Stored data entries
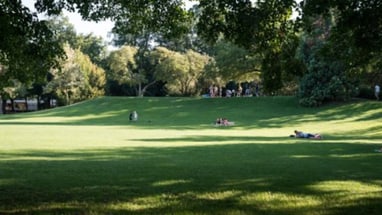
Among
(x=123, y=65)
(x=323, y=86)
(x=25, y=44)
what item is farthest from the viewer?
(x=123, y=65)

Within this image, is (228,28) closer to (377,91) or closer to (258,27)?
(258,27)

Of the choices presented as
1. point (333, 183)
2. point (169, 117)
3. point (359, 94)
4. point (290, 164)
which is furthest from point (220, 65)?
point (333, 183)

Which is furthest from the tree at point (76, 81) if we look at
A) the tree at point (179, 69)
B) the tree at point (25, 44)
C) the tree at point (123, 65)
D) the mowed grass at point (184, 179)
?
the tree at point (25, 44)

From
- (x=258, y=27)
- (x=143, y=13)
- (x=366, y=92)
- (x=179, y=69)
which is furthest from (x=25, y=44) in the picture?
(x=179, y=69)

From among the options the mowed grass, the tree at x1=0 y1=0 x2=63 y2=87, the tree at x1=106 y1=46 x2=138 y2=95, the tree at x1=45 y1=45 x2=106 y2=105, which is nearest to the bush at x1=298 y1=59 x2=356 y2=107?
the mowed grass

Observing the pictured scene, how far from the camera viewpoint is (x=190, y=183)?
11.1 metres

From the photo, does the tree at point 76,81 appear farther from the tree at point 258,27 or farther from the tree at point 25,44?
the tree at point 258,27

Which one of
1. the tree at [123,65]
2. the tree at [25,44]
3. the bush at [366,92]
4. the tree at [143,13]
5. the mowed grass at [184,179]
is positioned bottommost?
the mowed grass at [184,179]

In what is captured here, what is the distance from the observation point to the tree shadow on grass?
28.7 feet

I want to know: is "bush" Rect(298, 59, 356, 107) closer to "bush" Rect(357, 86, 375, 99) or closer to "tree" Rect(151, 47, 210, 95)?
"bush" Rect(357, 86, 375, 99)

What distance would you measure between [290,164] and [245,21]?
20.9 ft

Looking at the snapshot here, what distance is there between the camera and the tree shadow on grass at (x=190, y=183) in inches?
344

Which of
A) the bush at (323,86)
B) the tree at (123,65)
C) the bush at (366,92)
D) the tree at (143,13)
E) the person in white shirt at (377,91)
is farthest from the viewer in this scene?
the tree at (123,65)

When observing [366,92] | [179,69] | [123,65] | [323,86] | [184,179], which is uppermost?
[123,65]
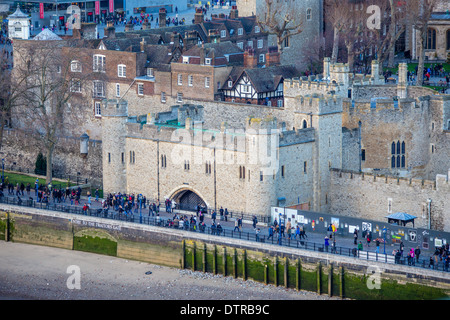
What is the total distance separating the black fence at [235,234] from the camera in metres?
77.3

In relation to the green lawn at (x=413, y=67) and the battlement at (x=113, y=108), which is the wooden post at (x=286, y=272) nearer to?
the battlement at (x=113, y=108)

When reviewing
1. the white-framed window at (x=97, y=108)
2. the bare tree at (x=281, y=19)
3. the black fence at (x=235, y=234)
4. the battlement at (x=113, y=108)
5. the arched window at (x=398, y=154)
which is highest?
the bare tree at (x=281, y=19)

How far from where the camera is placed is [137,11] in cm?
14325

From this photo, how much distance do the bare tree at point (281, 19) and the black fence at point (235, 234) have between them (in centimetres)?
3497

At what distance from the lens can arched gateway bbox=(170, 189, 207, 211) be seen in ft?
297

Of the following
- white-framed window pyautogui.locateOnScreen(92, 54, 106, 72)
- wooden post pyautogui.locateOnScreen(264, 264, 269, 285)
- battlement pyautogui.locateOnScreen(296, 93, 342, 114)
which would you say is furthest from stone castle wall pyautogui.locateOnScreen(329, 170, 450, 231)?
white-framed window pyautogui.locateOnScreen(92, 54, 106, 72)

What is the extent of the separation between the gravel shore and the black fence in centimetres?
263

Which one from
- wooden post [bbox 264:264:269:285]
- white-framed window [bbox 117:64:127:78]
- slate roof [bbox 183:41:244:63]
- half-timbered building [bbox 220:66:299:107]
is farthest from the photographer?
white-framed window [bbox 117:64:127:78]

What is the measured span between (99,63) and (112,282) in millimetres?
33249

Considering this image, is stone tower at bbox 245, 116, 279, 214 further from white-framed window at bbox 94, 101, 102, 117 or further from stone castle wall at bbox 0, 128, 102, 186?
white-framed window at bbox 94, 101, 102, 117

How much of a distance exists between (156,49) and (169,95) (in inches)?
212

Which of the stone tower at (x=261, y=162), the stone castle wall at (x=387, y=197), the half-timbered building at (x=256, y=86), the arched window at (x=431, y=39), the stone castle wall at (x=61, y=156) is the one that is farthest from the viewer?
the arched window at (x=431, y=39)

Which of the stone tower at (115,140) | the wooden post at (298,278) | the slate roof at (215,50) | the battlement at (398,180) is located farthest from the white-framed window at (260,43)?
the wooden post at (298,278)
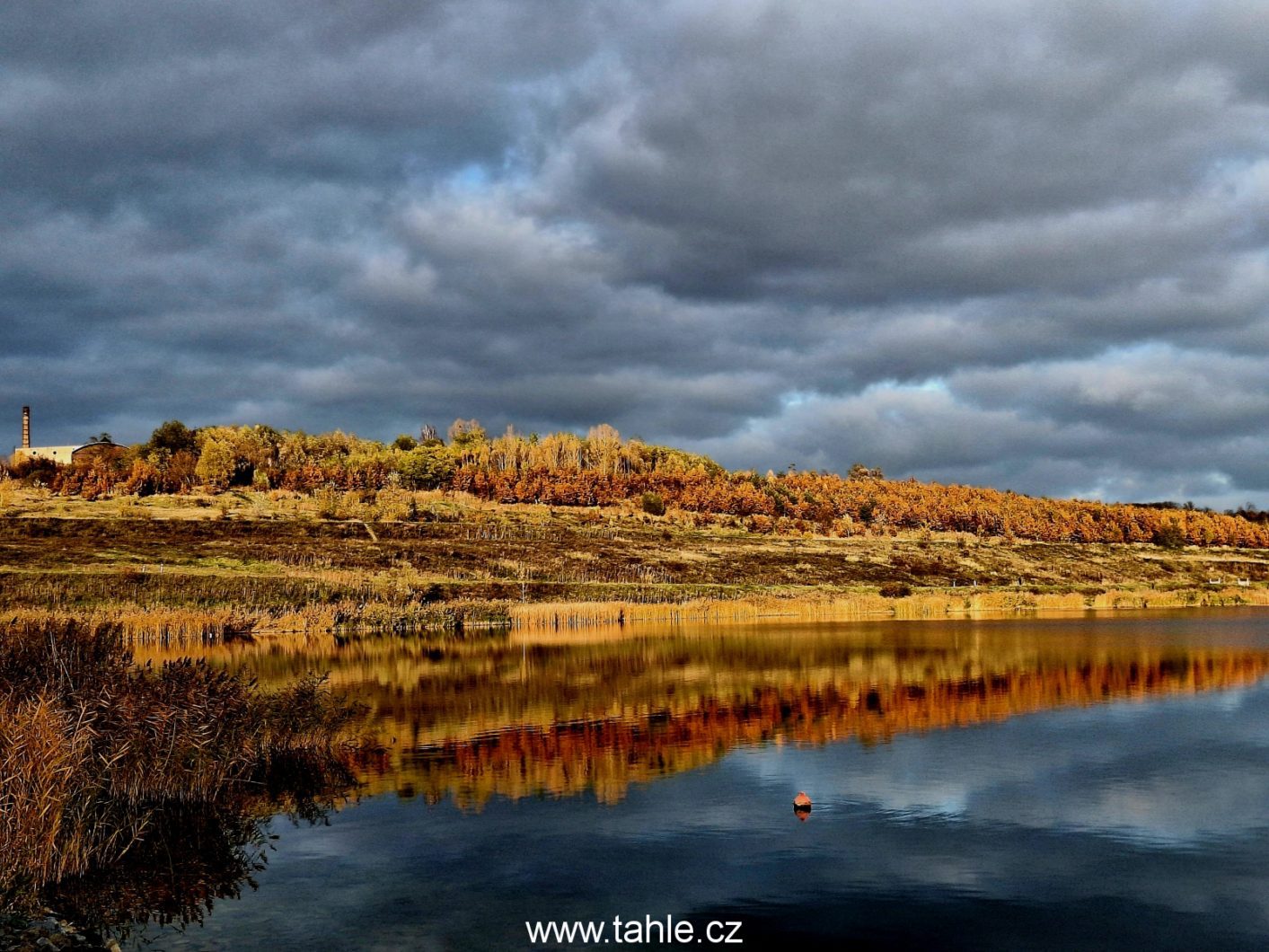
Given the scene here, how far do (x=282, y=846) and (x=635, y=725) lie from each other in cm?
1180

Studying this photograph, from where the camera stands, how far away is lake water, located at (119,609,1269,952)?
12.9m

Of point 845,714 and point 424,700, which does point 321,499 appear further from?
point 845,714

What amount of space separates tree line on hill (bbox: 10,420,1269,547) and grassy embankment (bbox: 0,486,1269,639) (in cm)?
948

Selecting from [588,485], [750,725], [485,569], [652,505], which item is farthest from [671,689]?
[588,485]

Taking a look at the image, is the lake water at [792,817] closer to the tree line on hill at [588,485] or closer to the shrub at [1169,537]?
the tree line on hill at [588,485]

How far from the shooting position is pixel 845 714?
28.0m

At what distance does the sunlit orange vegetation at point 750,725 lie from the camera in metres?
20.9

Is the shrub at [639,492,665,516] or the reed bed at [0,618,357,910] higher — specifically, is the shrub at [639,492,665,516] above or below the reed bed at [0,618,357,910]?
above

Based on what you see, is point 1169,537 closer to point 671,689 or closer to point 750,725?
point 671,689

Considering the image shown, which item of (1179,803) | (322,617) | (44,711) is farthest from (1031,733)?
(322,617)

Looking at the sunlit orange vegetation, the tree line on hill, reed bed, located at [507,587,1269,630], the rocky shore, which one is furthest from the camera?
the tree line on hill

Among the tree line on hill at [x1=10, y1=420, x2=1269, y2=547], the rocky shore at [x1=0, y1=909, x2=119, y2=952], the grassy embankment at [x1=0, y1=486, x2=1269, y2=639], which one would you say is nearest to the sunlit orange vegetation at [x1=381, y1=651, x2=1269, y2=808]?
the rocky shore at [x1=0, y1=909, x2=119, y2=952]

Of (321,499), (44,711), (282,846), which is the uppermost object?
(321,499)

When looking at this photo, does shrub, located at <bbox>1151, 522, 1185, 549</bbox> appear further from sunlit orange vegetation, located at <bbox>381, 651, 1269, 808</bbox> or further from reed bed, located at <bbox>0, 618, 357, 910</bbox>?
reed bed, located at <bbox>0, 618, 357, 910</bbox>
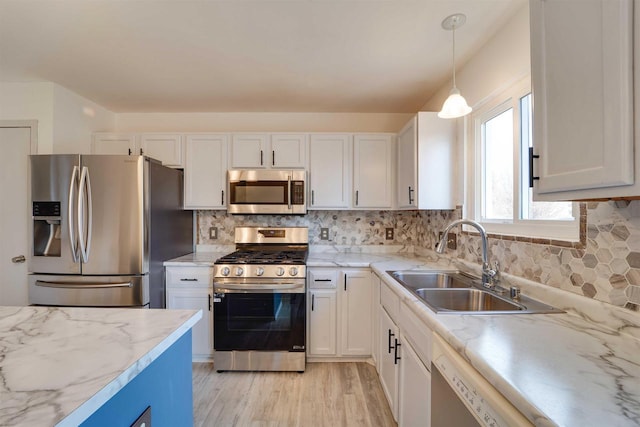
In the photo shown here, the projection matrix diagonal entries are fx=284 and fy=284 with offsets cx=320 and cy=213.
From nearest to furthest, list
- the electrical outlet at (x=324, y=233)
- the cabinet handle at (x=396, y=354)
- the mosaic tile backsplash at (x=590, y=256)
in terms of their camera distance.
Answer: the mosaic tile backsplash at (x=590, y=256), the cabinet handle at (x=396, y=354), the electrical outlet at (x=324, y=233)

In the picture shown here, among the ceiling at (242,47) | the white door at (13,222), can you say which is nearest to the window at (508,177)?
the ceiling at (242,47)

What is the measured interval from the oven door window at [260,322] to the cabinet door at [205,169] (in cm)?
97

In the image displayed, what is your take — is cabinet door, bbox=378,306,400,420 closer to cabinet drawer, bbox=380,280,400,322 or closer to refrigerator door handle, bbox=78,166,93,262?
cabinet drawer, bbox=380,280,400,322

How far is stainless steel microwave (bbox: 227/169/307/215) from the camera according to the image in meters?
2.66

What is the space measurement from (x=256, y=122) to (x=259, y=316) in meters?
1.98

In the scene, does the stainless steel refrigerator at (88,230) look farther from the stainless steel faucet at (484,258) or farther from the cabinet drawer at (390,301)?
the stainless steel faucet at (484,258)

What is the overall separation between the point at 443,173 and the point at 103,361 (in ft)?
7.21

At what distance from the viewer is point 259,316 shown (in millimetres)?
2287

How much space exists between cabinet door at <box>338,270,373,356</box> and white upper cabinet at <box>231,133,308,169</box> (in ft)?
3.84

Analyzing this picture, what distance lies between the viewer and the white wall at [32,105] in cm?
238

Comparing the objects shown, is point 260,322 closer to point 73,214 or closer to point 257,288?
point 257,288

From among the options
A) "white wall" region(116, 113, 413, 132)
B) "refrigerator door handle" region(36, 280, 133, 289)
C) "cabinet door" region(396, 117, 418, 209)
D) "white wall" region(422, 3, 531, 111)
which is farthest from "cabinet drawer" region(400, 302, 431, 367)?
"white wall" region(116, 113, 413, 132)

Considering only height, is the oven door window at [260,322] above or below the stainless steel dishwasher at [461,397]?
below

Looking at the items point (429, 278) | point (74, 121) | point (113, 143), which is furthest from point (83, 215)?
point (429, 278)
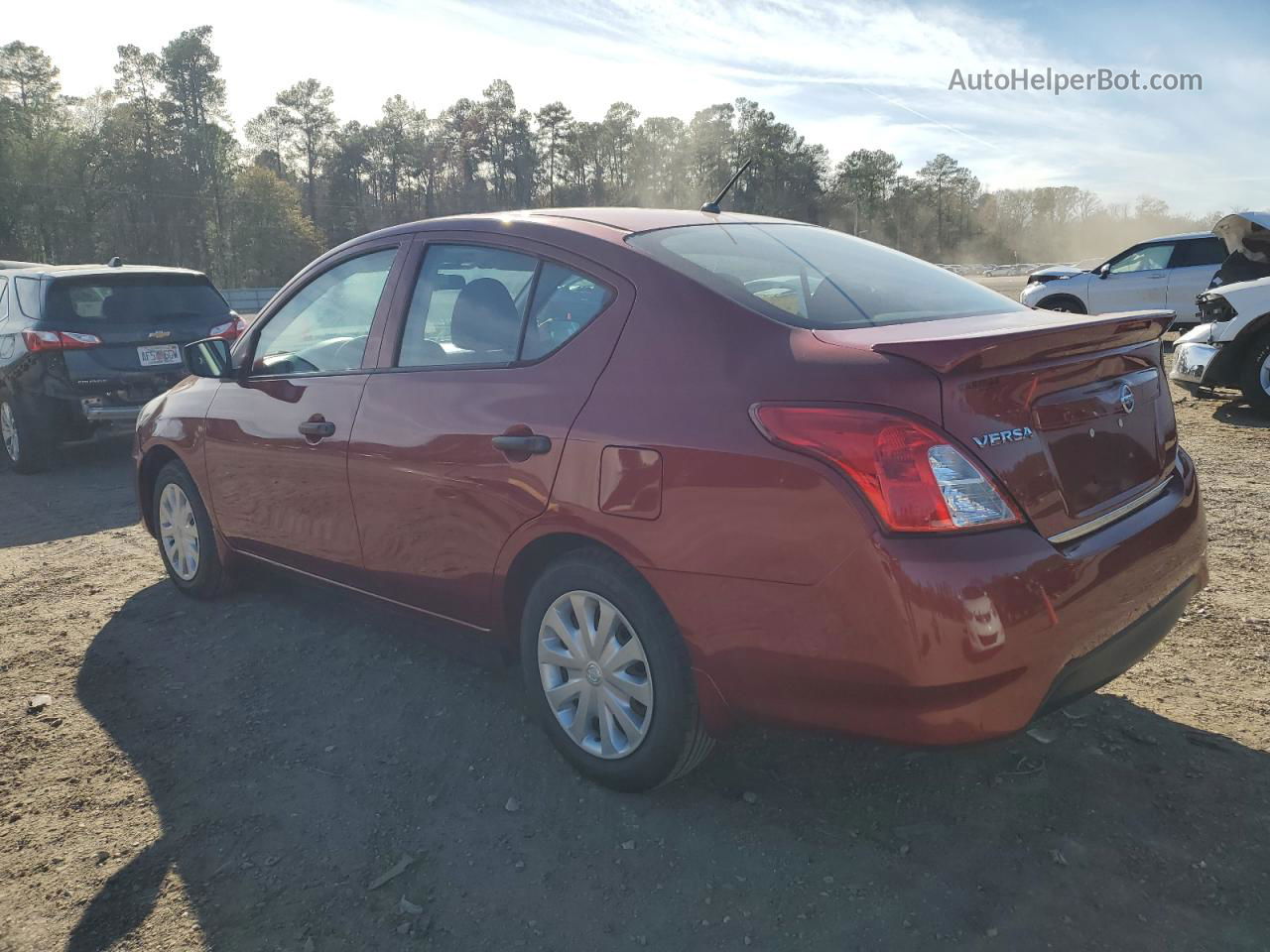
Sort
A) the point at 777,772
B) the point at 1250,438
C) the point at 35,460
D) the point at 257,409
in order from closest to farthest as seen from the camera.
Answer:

#### Required task
Rewrite the data above, everything from the line containing "At what distance does" down to the line containing "Answer: the mosaic", changing "shrub" to "bush" and keeping everything else unchanged. Leave out the pictures.

#### The output
At what distance does the sunlit orange vegetation at point 750,725 lie from the camera in metres?
20.9

Is the bush at [639,492,665,516] or the reed bed at [0,618,357,910] higher — specifically, is the bush at [639,492,665,516] above or below the reed bed at [0,618,357,910]?
above

Based on what you see, is point 1169,537 closer to point 671,689 or closer to point 750,725?
point 671,689

Considering the image shown, which item of (1179,803) | (322,617) | (44,711) is farthest from (1031,733)?
(322,617)

Looking at the sunlit orange vegetation, the tree line on hill, reed bed, located at [507,587,1269,630], the rocky shore, which one is furthest from the camera?
the tree line on hill

Among the tree line on hill at [x1=10, y1=420, x2=1269, y2=547], the rocky shore at [x1=0, y1=909, x2=119, y2=952], the grassy embankment at [x1=0, y1=486, x2=1269, y2=639], which one would you say is nearest to the sunlit orange vegetation at [x1=381, y1=651, x2=1269, y2=808]?
the rocky shore at [x1=0, y1=909, x2=119, y2=952]

Of (321,499), (44,711), (282,846), which is the uppermost object?
(321,499)

When looking at this photo, does bush, located at <bbox>1151, 522, 1185, 549</bbox> appear further from sunlit orange vegetation, located at <bbox>381, 651, 1269, 808</bbox> or further from reed bed, located at <bbox>0, 618, 357, 910</bbox>?
reed bed, located at <bbox>0, 618, 357, 910</bbox>
In the photo shown here, the projection matrix diagonal entries are fx=284 and fy=284 with offsets cx=320 and cy=213.
From nearest to furthest, list
- the electrical outlet at (x=324, y=233)
- the cabinet handle at (x=396, y=354)
- the mosaic tile backsplash at (x=590, y=256)
in terms of their camera distance.
Answer: the mosaic tile backsplash at (x=590, y=256), the cabinet handle at (x=396, y=354), the electrical outlet at (x=324, y=233)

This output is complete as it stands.